We applied a similar artifact rejection procedure for SSVEP experiment. Out of subjects with analyzable blocks for the Gamma experiment, 197 elderly (mean ± SD: 66.8 ± 7.8 years, females: 93) and 43 young subjects (mean ± SD: 30.4 ± 7.3 years, females: 15) had analyzable blocks (242/270) for SSVEP experiment. Using similar selection criteria as before, we rejected 7.7 ± 5.2% of repeats for elderly subjects and 6.6 ± 4.1% for younger subjects. The total number of analyzed repeats per electrode for counter-phasing condition were 30.2 ± 6.9 and 29.7 ± 6.6 for elderly and younger subjects respectively.

2.6. EEG data analysis

Our primary emphasis was to characterize gamma and other spectral signatures as a function of age within the elderly population (>49 years), for which we divided these subjects into two groups: 50–64 years (95 subjects; 51 females) and >64 years (141 subjects, 53 females). For completeness, we also show results from a cohort of younger subjects aged between 20 and 49 years (47 subjects; 16 females).

In this study, we wanted to employ methods that can be easily and readily employed for screening larger populations of patients.
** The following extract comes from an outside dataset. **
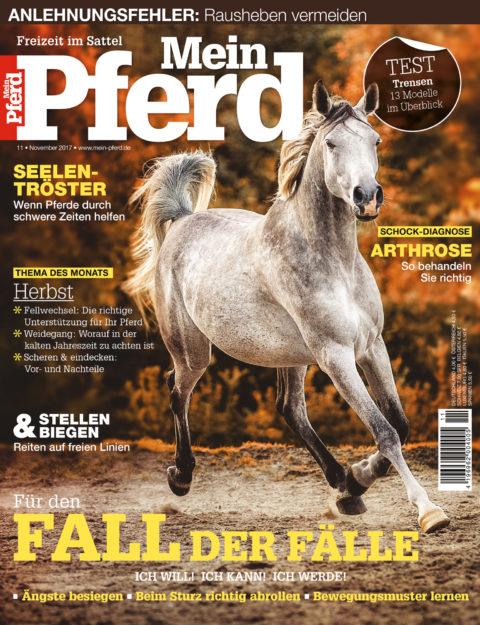 11_2017_mein_pferd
Hence, we used electrode-level (sensor-level) analyses instead of source space, for which the results depend on the availability of structural MRI data as well as the details of the source localization technique. For all analyses (unless otherwise mentioned), we used bipolar reference scheme. We rereferenced data at each electrode offline to its neighboring electrodes. We thus obtained 112 bipolar pairs out of 64 unipolar electrodes (Murty et al., 2018, depicted in Fig. 3e). We considered the following bipolar combinations for analysis, except for scalp maps: PO3–P1, PO3–P3, POz-PO3 (left anterolateral group); PO4–P2, PO4–P4, POz-PO4 (right anterolateral group) and Oz-POz, Oz-O1, Oz-O2 (posteromedial group), depicted in Fig. 3d. We discarded a bipolar electrode if either of its constituting unipolar electrodes was marked bad as described in the previous subsection (2.5). Data was pooled for the rest of the bipolar combinations in each of the electrode groups for further analysis.

We analyzed all data using custom codes written in MATLAB (The MathWorks, Inc, RRID:SCR_001622). We computed PSD and the time-frequency power spectrograms using multi-taper method with a single taper using Chronux toolbox. We chose baseline period between −500 ms and 0 ms of stimulus onset, while stimulus period between 250 ms and 750 ms to avoid stimulus-onset related transients, yielding a frequency resolution of 2 Hz for the PSDs. We calculated time frequency power spectra using a moving window of size 250 ms and step size of 25 ms, giving a frequency resolution of 4 Hz.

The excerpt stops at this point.